BRIEF>
For the material that follows, state the number of lines where "animal" occurs, and add nothing.

AVAILABLE DATA>
<<<<

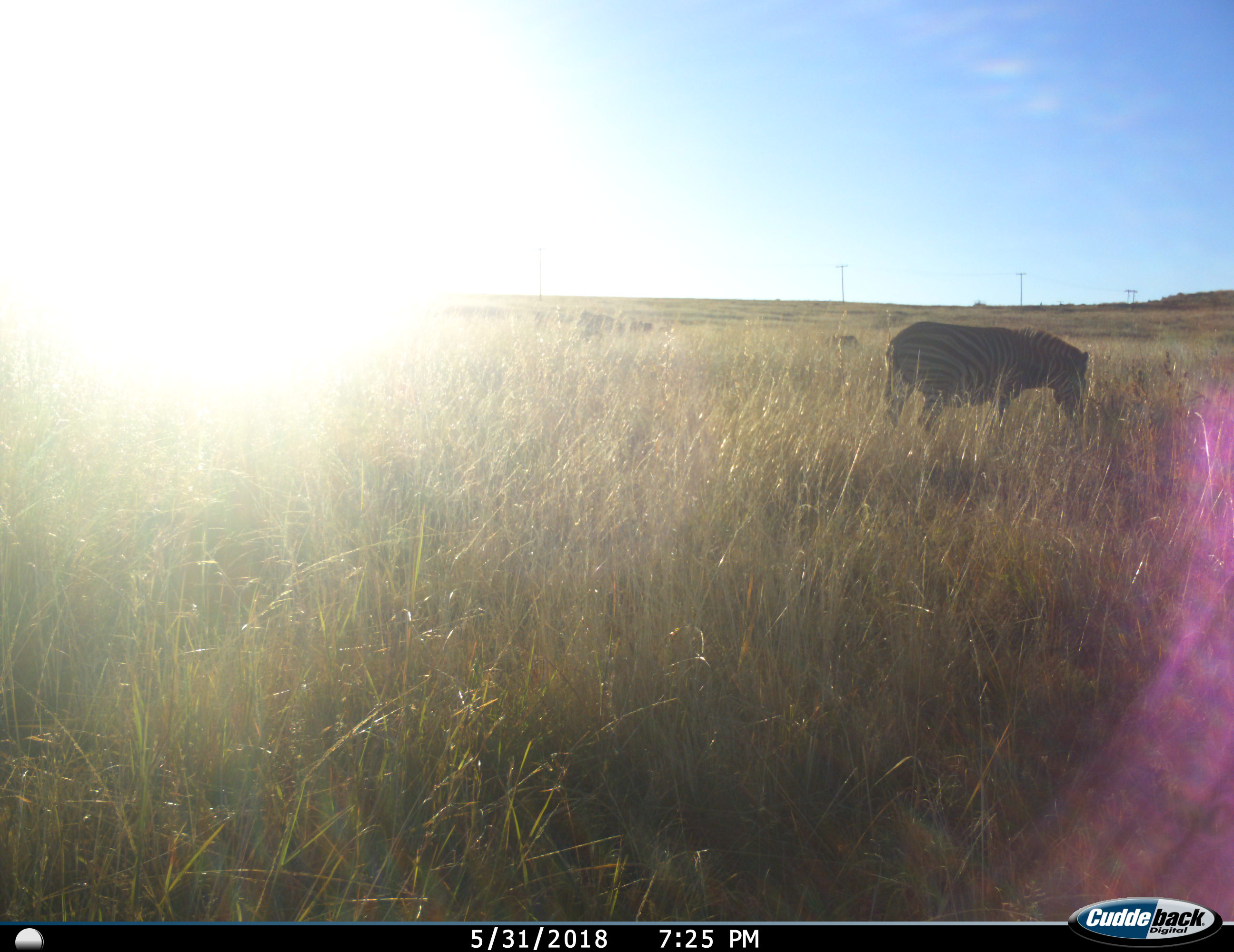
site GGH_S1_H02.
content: unidentified animal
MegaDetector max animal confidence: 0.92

>>>>

SOLUTION TO THE PROBLEM>
2